* [PAGE EXTRACT]:
A senior Bank of Italy official called on Wednesday for the European Central Bank to be more active in fighting the euro zone crisis, a rare push by one of the bloc's central bankers that quickly ran into resistance from Germany's Bundesbank.

A senior Bank of Italy official called on Wednesday for the European Central Bank to be more active in fighting the euro zone crisis, a rare push by one of the bloc's central bankers that quickly ran into resistance from Germany's Bundesbank.

Bank of Italy Director General Fabrizio Saccomanni said the ECB has shown it can take unconventional policy measures. He also singled out its ability to address financial market stability.

His comments took on particular significance as Spanish sovereign bond yields broke above the psychologically important 6 percent level, with investor concerns growing about Spain's banking system and Greece's political future.

"I think the ECB should play a more active role and should be allowed to play a more active role in market stabilization," Saccomanni told a conference in Florence.

"While staying within the rules of the Treaty, the ECB can do quite a bit and it has done so," he said. "I think it would increase the signalling power of the ECB if it was formally recognized that the European Central Bank can pursue both monetary and financial stability."

Although he is not a euro zone central bank governor, Saccomanni's comments marked an unusual departure from the resistance put up by the bloc's central bankers to political pressure for the ECB to do more to fight the crisis.

Just a day earlier, the central bank chiefs of Germany and Ireland pushed back against such pressure, placing the threshold for fresh ECB policy action a lot higher than market jitters over Greece's inconclusive election.

The ECB has faced renewed pressure over its role from France, where President-elect Francois Hollande has called on the central bank to lend to struggling euro zone states via the region's bailout fund.

* [YOUR GOAL]:
Revise the article on the ECB debate: write out everything from "His comments took" down to "fight the crisis." again, with "Florence" replaced by "Rome".

(Records from a dataset)
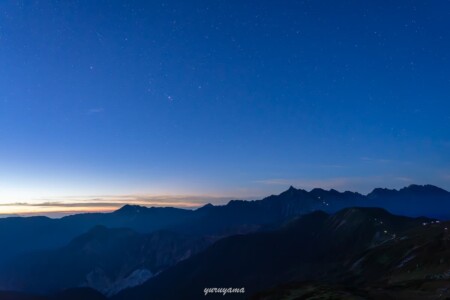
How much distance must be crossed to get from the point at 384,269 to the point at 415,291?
122388 millimetres

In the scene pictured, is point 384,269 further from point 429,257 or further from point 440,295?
point 440,295

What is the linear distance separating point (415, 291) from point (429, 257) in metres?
83.1

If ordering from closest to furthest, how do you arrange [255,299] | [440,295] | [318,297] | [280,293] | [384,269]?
1. [440,295]
2. [318,297]
3. [280,293]
4. [255,299]
5. [384,269]

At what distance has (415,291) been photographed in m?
85.2

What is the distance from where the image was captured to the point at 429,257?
515 ft

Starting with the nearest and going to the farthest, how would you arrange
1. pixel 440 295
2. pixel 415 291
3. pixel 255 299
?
pixel 440 295 < pixel 415 291 < pixel 255 299

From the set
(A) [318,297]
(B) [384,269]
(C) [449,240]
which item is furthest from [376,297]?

* [SOLUTION FOR THIS PROBLEM]:
His comments took on particular significance as Spanish sovereign bond yields broke above the psychologically important 6 percent level, with investor concerns growing about Spain's banking system and Greece's political future.

"I think the ECB should play a more active role and should be allowed to play a more active role in market stabilization," Saccomanni told a conference in Rome.

"While staying within the rules of the Treaty, the ECB can do quite a bit and it has done so," he said. "I think it would increase the signalling power of the ECB if it was formally recognized that the European Central Bank can pursue both monetary and financial stability."

Although he is not a euro zone central bank governor, Saccomanni's comments marked an unusual departure from the resistance put up by the bloc's central bankers to political pressure for the ECB to do more to fight the crisis.